| Texto extraído |
* * * * * * * * *
La japonesa del Whatsapp y el cantautor de Pañeda

Hace poco me llegó por Whatsapp uno de esos vídeos multirreenviados. Se trataba de una chica japonesa y delgadina que en cosa de dos minutos se metía entre pecho y espalda una tremenda perola de fideos y unos treinta huevos cocidos. Posiblemente muchos también lo hayáis recibido. Algo increíble si uno no lo ve. Y me acordé entonces de la historia que os cuento ahora y que sí que me tocó ver y vivir.

En la espicha de Pañeda Nueva del año 1984, los de la entonces comisión de festejos de Santa Apolonia llevamos a cantar a una especie de cantautor, cuyo nombre no sé si recuerdo bien ahora. El artista nos cobraba por la actuación quince mil pesetas o solo diez mil si le dábamos de cenar. Evidentemente, escogimos la segunda opción, en la creencia de que era imposible que una sola persona se fundiera cinco mil pelas de aquel entonces en cenar en una espicha. Y además el muchacho era menudo. Ya.

El primer pase fue bueno. Conectó con el personal. Canciones que todo el quisque conocía, tipo Víctor Manuel y así… Vale. Prometía maneras.
* * * * * * * * *
| Líneas de datos |
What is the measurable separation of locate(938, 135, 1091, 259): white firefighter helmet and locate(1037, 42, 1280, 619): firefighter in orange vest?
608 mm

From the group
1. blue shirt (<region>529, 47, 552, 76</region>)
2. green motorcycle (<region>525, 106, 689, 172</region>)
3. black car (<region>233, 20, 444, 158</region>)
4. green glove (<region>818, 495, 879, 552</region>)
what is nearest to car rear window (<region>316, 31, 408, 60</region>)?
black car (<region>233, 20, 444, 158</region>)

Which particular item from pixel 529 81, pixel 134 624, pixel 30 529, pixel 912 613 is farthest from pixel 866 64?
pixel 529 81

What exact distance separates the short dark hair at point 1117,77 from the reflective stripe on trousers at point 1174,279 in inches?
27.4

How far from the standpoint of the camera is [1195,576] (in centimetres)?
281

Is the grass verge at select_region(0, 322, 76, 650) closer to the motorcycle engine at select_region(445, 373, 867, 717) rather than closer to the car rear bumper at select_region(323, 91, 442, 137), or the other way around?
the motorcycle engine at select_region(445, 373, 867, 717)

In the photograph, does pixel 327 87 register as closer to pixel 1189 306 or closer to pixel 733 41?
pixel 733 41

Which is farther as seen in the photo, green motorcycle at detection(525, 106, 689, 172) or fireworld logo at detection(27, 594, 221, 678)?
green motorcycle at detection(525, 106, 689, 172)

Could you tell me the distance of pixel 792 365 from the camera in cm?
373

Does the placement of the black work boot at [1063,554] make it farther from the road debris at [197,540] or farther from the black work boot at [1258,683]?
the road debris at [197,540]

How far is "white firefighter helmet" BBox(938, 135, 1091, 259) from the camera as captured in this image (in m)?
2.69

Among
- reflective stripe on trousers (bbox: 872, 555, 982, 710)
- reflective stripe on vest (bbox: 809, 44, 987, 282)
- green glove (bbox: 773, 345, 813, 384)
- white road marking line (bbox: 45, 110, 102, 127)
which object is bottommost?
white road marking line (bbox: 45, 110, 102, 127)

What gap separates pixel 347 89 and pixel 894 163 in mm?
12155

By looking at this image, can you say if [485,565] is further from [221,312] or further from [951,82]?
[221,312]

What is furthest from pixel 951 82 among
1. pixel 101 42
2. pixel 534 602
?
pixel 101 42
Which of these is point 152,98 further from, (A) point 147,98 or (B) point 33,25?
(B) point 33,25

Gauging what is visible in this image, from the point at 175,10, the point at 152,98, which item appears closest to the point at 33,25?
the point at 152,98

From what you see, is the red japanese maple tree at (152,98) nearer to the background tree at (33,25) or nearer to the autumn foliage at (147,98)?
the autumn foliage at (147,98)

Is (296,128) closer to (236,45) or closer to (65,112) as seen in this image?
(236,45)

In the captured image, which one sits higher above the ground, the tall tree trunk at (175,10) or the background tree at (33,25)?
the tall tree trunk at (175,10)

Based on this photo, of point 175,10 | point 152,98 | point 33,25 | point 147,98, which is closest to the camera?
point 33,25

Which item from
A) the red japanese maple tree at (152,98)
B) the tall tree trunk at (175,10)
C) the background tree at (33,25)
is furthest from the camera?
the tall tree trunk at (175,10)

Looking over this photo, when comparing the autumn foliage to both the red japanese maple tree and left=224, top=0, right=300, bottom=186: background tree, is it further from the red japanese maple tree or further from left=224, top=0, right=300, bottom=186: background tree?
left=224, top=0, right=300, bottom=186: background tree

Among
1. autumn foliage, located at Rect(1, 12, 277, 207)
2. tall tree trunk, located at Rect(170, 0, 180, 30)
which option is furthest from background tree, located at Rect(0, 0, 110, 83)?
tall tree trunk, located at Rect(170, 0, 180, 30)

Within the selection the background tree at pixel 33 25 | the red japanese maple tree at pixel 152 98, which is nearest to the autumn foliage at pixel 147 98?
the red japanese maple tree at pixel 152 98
* * * * * * * * *
| Conjunto de tareas |
1. En el relato de la espicha de Pañeda Nueva, ¿cuánto cobraba el cantautor por actuar si le daban de cenar?
2. Sustituye "fideos" por "arroz" en el relato de la espicha de Pañeda Nueva y escribe el tramo que empieza en "Hace poco me" y termina en "ver y vivir.".
3. Prosigue el relato de la espicha de Pañeda Nueva justo después de su última oración.

| Ejercicios resueltos |
1. Diez mil pesetas.

2.
Hace poco me llegó por Whatsapp uno de esos vídeos multirreenviados. Se trataba de una chica japonesa y delgadina que en cosa de dos minutos se metía entre pecho y espalda una tremenda perola de arroz y unos treinta huevos cocidos. Posiblemente muchos también lo hayáis recibido. Algo increíble si uno no lo ve. Y me acordé entonces de la historia que os cuento ahora y que sí que me tocó ver y vivir.

3.
Vino el primer descanso. Su madre con el cantautor. Comió más que la niña del vídeo. Y sidra sin parar. En aquel primer alto se tomó, que yo recuerde, una ración de pollo al ajillo, media tortilla, una de bacalao, una de parrochas y dos chorizos a la sidra. Ah, y unos cuantos huevos cocidos. Más de cinco seguro, que ya empezamos ahí a perder la cuenta. Con pimienta y sal. Y sidra sin parar. Después vino el segundo pase. Fuere porque el público ya estaba más a sus labores o porque el chaval olvidaba las letras de las canciones a medio interpretar, la conexión ya no fue la misma. Cantaba con más espíritu, eso sí. Y cada poco un culetín. “Pa la garganta”, decía. Y vino otro descanso.

Quedó pequeño lo que había comido en el primero y va totalmente en serio. Las mujeres que estaban en la cocina salían a mirar el espectáculo porque no creían que lo que le estábamos pidiendo era solo para una persona, y además el cantante. Y con media buena fe, que suele ser la peor de las malas leches, le empezaron a sacar raciones varias. Comiolas una tras otra. Y sidra ya de forma continua. Un culete detrás de otro. Impresionante.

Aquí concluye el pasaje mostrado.